Here, the fact that Mekhail purchased the Property by Execution Deed
would not, in and of itself, have put Mekhail on notice that Vo was fraudulently
attempting to obtain money in excess of what she was owed under the 2013
judgment by executing on Property that Nguyen had already sold. Mekhail testified
that he had some experience purchasing property at execution or foreclosure sales,
but it was not his main business. He had previous experience with purchasing
property at a foreclosure sale that was later invalidated, resulting in the return of
his purchase money. He testified that, prior to the execution sale here, he
conducted a quick title search but did not find anything unusual at that time. This
indicates that the type of deed used to convey the Property could serve to put
Mekhail on notice that his interest in the Property might be impacted by defects in
24 title that were not clear at the time of the sale. It would not, as Vo argues, put him
on notice that a judgment debtor would wrongfully collect and retain funds to
which she was not entitled. See id.
Finally, Vo argues that Mekhail “can demonstrate no injury in fact” because
he “received exactly what he paid for in purchasing a quitclaim deed,” i.e. “a
chance at title.” This mischaracterizes the nature of the execution sale, and it
ignores the fact that Vo accepted and then retained more than $17,000 in proceeds
from the execution sale for a judgment that had been, in significant part, already
satisfied. Thus, these funds retained by Vo could not be returned to Mekhail when
the trial court determined that the execution sale was ineffective to transfer any
interest in the Property to Mekhail.2
C. Punitive Damages
Finally, Vo argues that the award of punitive damages was “unsupported” by
“any finding of clear and convincing evidence of fraud.” We disagree.

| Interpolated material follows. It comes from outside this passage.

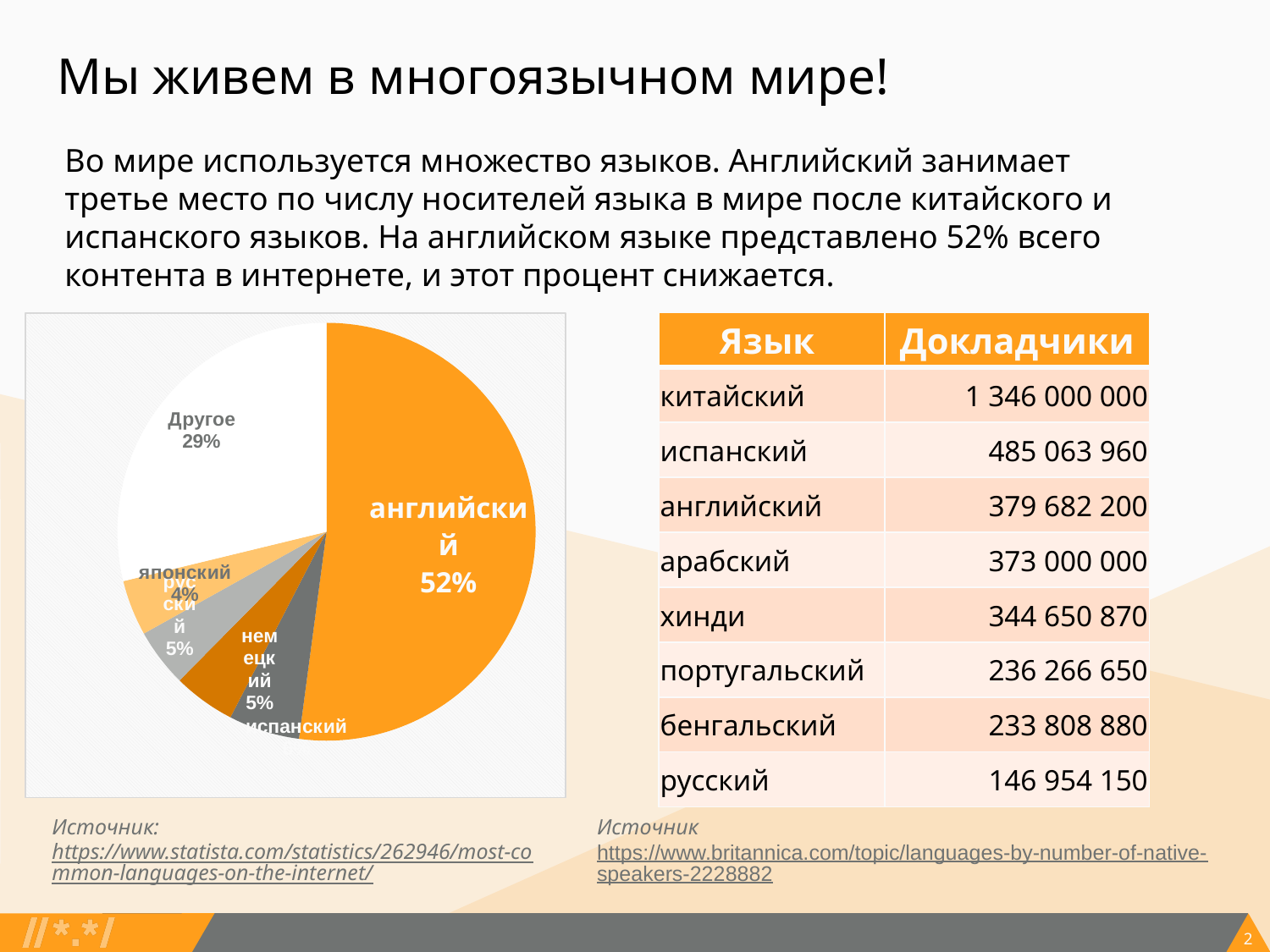
Which slice of the pie chart is the largest? английский Which is larger in the pie chart, английский or Другое? английский What type of chart is shown on the left of the slide? Pie chart What percentage is shown for the Другое (Other) slice of the pie chart? 29% What percentage is shown for русский (Russian) in the pie chart? 5% How many slices does the pie chart have? 6 By how many percentage points does английский exceed Другое in the pie chart? 23% By how many percentage points does Другое exceed японский in the pie chart? 25% What percentage is shown for немецкий (German) in the pie chart? 5% What percentage is shown for японский (Japanese) in the pie chart? 4% What share of the pie chart does английский (English) account for? 52% Which is larger in the pie chart, Другое or русский? Другое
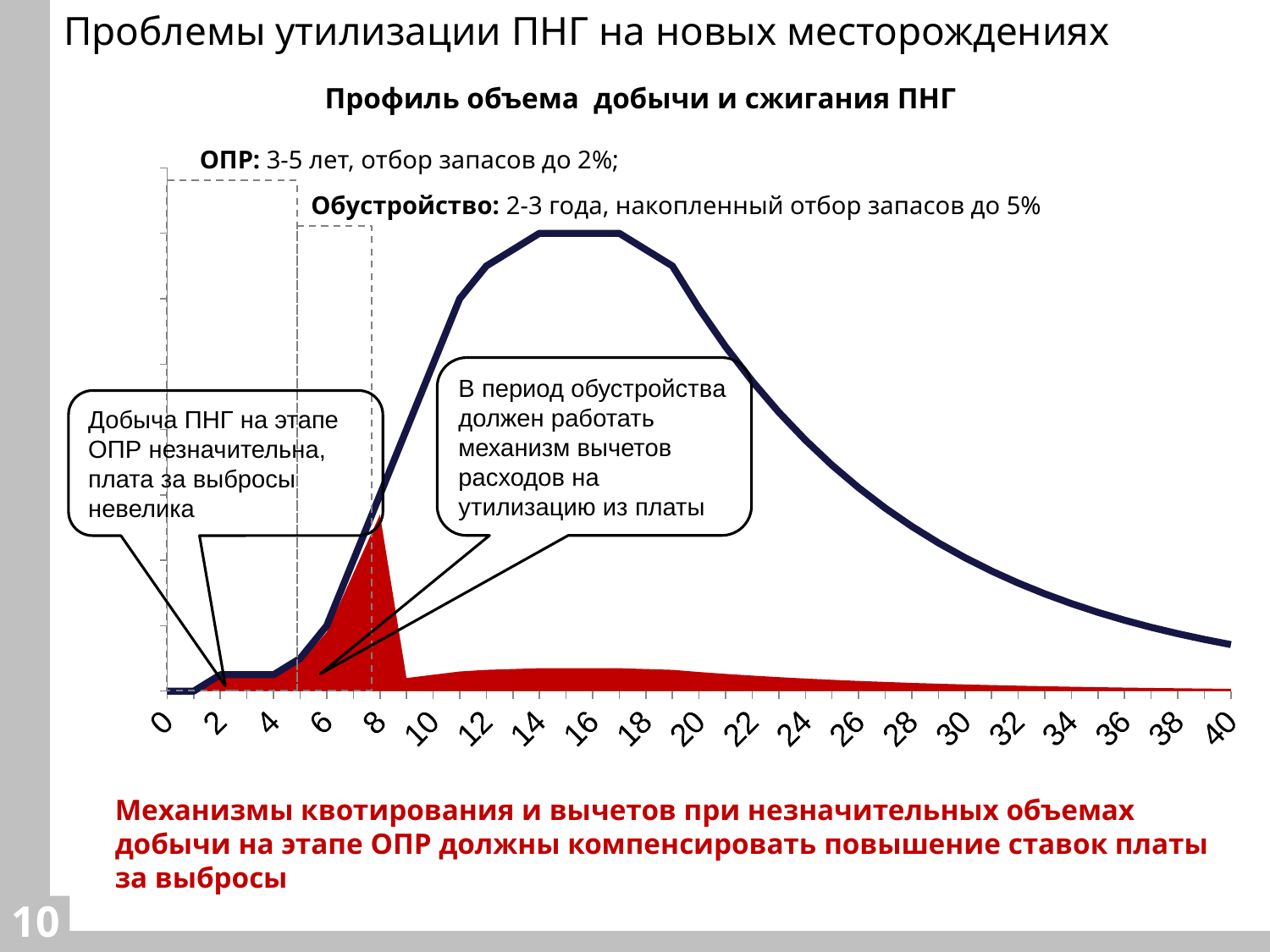
What is the highest value shown on the x axis of the chart? 40 Is the red filled area taller at x = 8 or at x = 20? x = 8 What colour is the line showing the production profile on the chart? dark navy blue What is the title of the chart on the slide? Профиль объема добычи и сжигания ПНГ Does the dark line rise or fall between x = 4 and x = 14? rises What kind of chart is shown on the slide? line chart with a filled area How many tick labels are shown on the x axis of the chart? 21 Does the red filled area rise or fall between x = 8 and x = 10? falls Is the dark line higher at x = 16 or at x = 40? x = 16 Does the dark line rise or fall between x = 20 and x = 40? falls Is the dark line higher at x = 2 or at x = 12? x = 12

The Civil Practice and Remedies Code section 41.003 provides that
exemplary damages “may be awarded only if the claimant proves by clear and
convincing evidence that the harm with respect to which the claimant seeks
2 Vo also argues that there is no evidence or legal basis to support a finding of fraud by omission. In her brief, she asserts that she addresses this issue “in an abundance of caution.” We note that the trial court did not make any fraud-by-omission findings, nor do we rely on any such implied findings in determining that the evidence was sufficient to support the trial court’s judgment. 25 recovery of exemplary damages results from . . . fraud.” TEX. CIV. PRAC. & REM.
CODE § 41.003(a). A request for exemplary damages is not a claim unto itself; it is
an item of damages recoverable when liability is established for an underlying
claim (assuming other requirements are met). See Robbins v. Payne, 55 S.W.3d
740, 747 (Tex. App.—Amarillo 2001, pet. denied) (“[T]here is no independent
cause of action for exemplary damages. They are simply an element of damages
recoverable under a cause of action.”).
The appellate standards for legal-sufficiency review here are heightened
because fraud sufficient to support an award of exemplary damages must be
proven by clear and convincing evidence. Sw. Bell Tel. Co. v. Garza, 164 S.W.3d
607, 627 (Tex. 2004); see TEX. CIV. PRAC. & REM. CODE § 41.003(a). Under those
standards, we must “look at all the evidence in the light most favorable to the
finding to determine whether a reasonable trier of fact could have formed a firm
belief or conviction that its finding was true.” Sw. Bell Tel., 164 S.W.3d at 627
(quoting In re J.F.C., 96 S.W.3d 256, 266 (Tex. 2002)). Considering the evidence
of fraud set out above under this standard, we conclude that a reasonable factfinder
could have formed a firm belief or conviction that Vo committed fraud in
connection with accepting and retaining proceeds from the execution sale.
Accordingly, we conclude that the evidence was sufficient to support the trial
26 court’s award of exemplary damages. See TEX. CIV. PRAC. & REM. CODE
§ 41.003(a).
We overrule Vo’s challenge to the sufficiency of the evidence supporting the
trial court’s judgment in Mekhail’s favor on his fraud claims.
Conclusion
We affirm the trial court’s judgment.
Richard Hightower Justice
Panel consists of Justices Kelly, Hightower, and Guerra.